- _Activity_
From the article on SEC charges against Schedule 13D filers, output the passage that begins at the words "The SEC recently" and stops after the words "Mary Jo White.", copied word for word.

(Beginning of Extract)

More “Broken Windows”: SEC Charges Schedule 13D Filers with Disclosure Violations for Failing to Update Ownership Reports
When a significant stockholder in a publicly-held company is considering plans to take the company private, how soon must the stockholder disclose those plans in a Schedule 13D filing?
The SEC recently announced settlements of charges against eight officers, directors, and/or major shareholders in cases involving three different public companies for failing to file timely amendments to Schedule 13D stock ownership disclosure forms to report plans to take those companies private. Like the SEC’s actions last September against late Section 16 form filers, these new actions appear to be intended to remind officers, directors, and shareholders at public companies of the importance of making timely disclosures mandated by SEC rules, following the “broken windows” approach to enforcement outlined by SEC Chair Mary Jo White.
In the orders relating to these cases, the SEC took the position that a Schedule 13D disclosure “must be amended when a plan … has been formulated” with respect to a disclosable matter, such as a going-private transaction, even where the filer’s previous Schedule 13D generally reserved the right to engage in the kinds of transactions subject to disclosure. In commenting on these cases, SEC Enforcement Director Andrew Ceresney emphasized that broad boilerplate statements are not sufficient: “Stale, generic disclosures that simply reserve the right to engage in certain corporate transactions do not suffice when there are material changes to those plans, including actions to take a company private.” The SEC has also cautioned that an amendment may also be required even before a plan has been definitively formulated if there is a material change in the facts set forth in a previous Schedule 13D.
Section 13(d)(1) of the Securities Exchange Act and SEC Rule 13d-1 together require any person who acquires beneficial ownership, directly or indirectly, of more than five percent of certain classes of equity securities, including voting stock in any publicly registered company, to file a Schedule 13D (or in some cases Schedule 13G) within 10 days of the acquisition. Item 4 of Schedule 13D requires the filer to “[s]tate the purpose or purposes of the acquisition of securities of the issuer” and “[d]escribe any plans or proposals which the reporting persons may have which relate to or would result” in certain specified changes in the company’s corporate or capital structure, including any extraordinary corporate transaction, such as a merger, reorganization or liquidation, or delisting the company’s securities. If there is any material change in the facts stated in a previously filed Schedule 13D, the filer must submit updated information under Section 13(d)(2) of the Exchange Act and SEC Rule 13d-2(a).

(End of Extract)
(Beginning of Data records)

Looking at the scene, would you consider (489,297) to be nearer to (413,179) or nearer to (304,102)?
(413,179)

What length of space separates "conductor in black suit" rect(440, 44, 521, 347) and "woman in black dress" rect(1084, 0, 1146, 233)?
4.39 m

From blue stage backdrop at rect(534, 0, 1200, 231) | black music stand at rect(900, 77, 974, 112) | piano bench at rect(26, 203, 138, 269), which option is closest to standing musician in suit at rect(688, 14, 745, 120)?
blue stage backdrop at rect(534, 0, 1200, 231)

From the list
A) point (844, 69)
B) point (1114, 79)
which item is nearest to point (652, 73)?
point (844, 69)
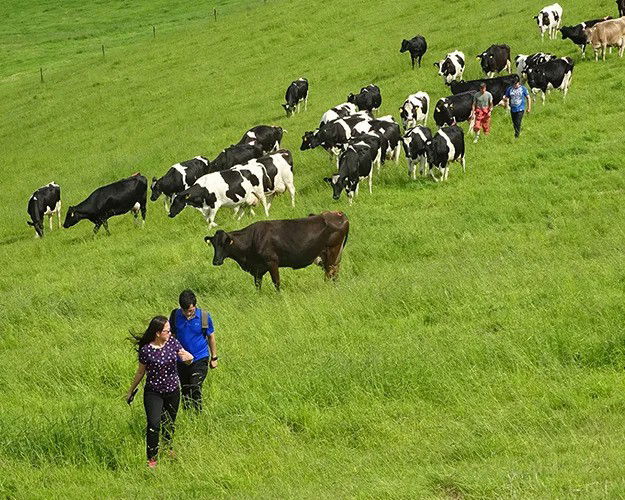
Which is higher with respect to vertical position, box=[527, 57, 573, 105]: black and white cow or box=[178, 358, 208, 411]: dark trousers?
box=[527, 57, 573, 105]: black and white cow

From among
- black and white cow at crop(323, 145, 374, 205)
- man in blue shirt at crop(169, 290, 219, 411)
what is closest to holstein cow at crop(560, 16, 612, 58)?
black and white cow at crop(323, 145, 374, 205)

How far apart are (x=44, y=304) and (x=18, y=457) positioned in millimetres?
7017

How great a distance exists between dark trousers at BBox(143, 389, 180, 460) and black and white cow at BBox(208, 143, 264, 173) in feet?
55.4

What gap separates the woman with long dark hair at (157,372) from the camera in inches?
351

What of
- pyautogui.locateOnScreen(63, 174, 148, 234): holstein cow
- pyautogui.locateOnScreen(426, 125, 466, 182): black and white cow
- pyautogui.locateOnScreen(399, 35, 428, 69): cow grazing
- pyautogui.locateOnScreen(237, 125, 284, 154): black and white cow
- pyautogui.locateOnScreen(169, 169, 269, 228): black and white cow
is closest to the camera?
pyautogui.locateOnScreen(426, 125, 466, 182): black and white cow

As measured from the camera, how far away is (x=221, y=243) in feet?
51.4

(End of Data records)
(Beginning of Data records)

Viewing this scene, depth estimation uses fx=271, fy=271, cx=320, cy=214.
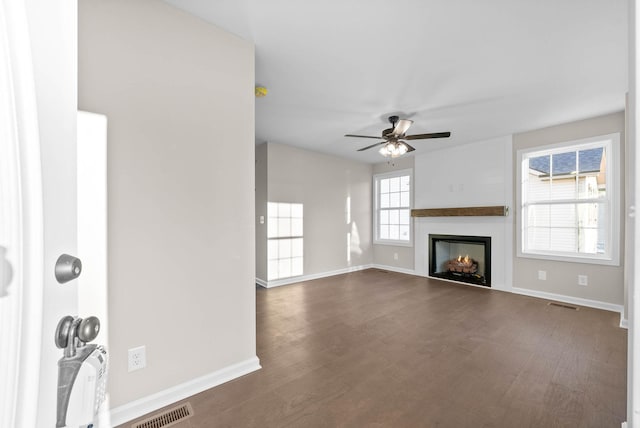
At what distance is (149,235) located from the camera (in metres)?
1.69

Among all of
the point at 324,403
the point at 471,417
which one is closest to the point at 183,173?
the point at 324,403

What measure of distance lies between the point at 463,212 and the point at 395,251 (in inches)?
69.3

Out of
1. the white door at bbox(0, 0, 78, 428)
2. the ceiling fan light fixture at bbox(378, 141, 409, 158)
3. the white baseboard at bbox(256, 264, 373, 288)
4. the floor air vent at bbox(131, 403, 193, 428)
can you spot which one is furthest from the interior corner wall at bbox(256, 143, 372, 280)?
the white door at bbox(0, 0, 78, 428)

(End of Data records)
(Beginning of Data records)

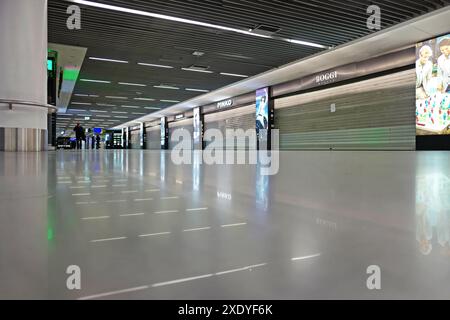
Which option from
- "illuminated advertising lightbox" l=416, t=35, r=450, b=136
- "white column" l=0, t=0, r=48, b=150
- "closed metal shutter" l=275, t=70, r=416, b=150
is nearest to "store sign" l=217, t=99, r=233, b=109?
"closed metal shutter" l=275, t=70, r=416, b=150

(End of Data records)

- _Solution to the problem_
The SEC recently announced settlements of charges against eight officers, directors, and/or major shareholders in cases involving three different public companies for failing to file timely amendments to Schedule 13D stock ownership disclosure forms to report plans to take those companies private. Like the SEC’s actions last September against late Section 16 form filers, these new actions appear to be intended to remind officers, directors, and shareholders at public companies of the importance of making timely disclosures mandated by SEC rules, following the “broken windows” approach to enforcement outlined by SEC Chair Mary Jo White.